▸ Texto para leitura
--------------------------------------------------
Intriga que algumas pessoas tenham as habilitações vocacionadas para o processo de criação literária, ainda que eventualmente não exerçam essa militância, enquanto tantas outras jamais conseguirão transitar no universo dessa concepção, por absoluta ausência de mecanismos criativos, ainda que eventualmente se apropriem e dominem as ferramentas necessárias à manufatura do texto literário.
Então, por que algumas pessoas fazem fluir o veio subterrâneo da desdita literária, mesmo que eventualmente não compreendam inteiramente sua mecânica, enquanto a tais outras
O que, na verdade, distingue estas pessoas daquelas outras? Ainda que possa parecer pretensioso, se olharmos bem de perto, será possível verificar como aqueles tocados pela habilitação literária apresentam, via de regra, um comportamento de anormalidade, que os coloca num plano marginal em relação aos demais, e impressiona que esses agentes, flagrantemente em minoria, existam como uma exceção a uma regra de normalidade.
--------------------------------------------------
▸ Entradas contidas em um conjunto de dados
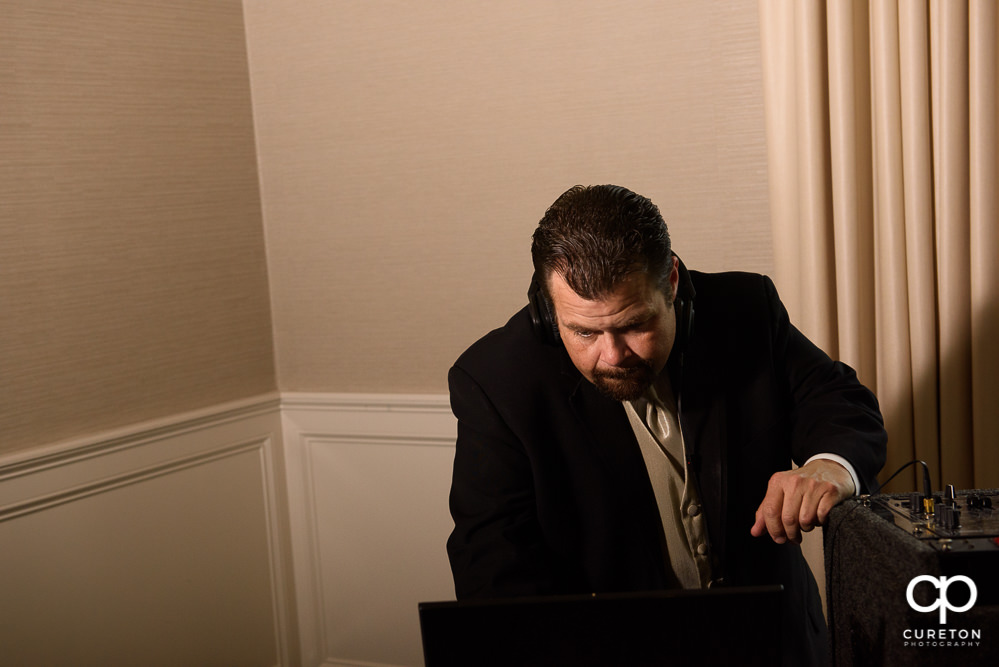 The DJ at the wedding rehearsal dinner.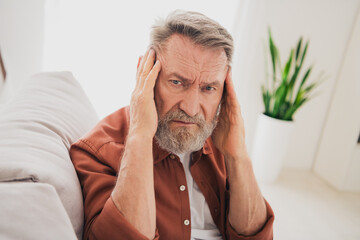 Photo of nice retired man sit couch touch temples suffer headache wear brown clothes modern cozy interior flat indoors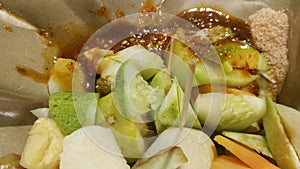 Rujak buah or indonesian mixed fruit salad, served with spicy brown sugar sauce and ground peanuts photo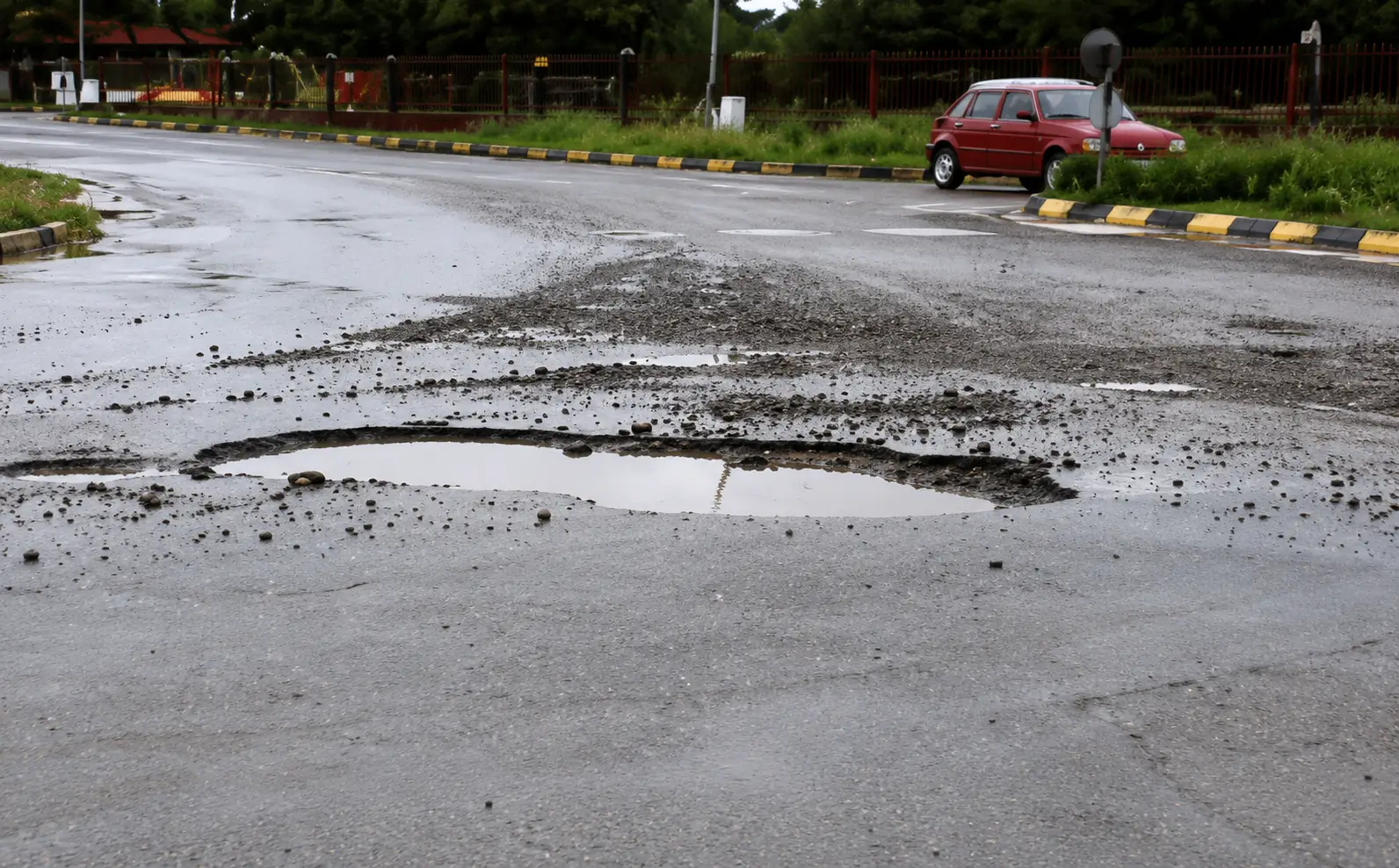 Photo of road with pothole and puddle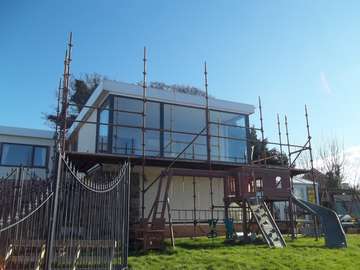 Mr & Mrs D. Colwyn Bay, North Wales : Installation of Internorm Alu Clad windows Glazed with 48mm triple glazed units fabricated from 3 no 6mm toughened panals U value .5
--------------------------------------------------
▸ Atividades propostas
a) De acordo com o texto sobre a criação literária, por que muitas pessoas jamais conseguirão transitar no universo da concepção literária? Responda em até três frases.
b) Dê continuidade ao texto sobre a criação literária a partir da última frase apresentada.

▸ Respostas
a) Segundo o texto, essas pessoas jamais conseguirão transitar nesse universo por absoluta ausência de mecanismos criativos. Isso acontece mesmo que elas se apropriem das ferramentas necessárias à manufatura do texto literário e as dominem.

b)
Vamos atentar para o que diz Fernando Pessoa (Aforismos e Afins, 2006):
“A loucura, longe de ser uma anomalia, é a condição normal humana. Não ter consciência dela, e ela não ser grande, é ser homem normal. Não ter consciência dela e ela ser grande, é ser louco. Ter consciência dela e ela ser pequena é ser desiludido. Ter consciência dela e ela ser grande é ser gênio.”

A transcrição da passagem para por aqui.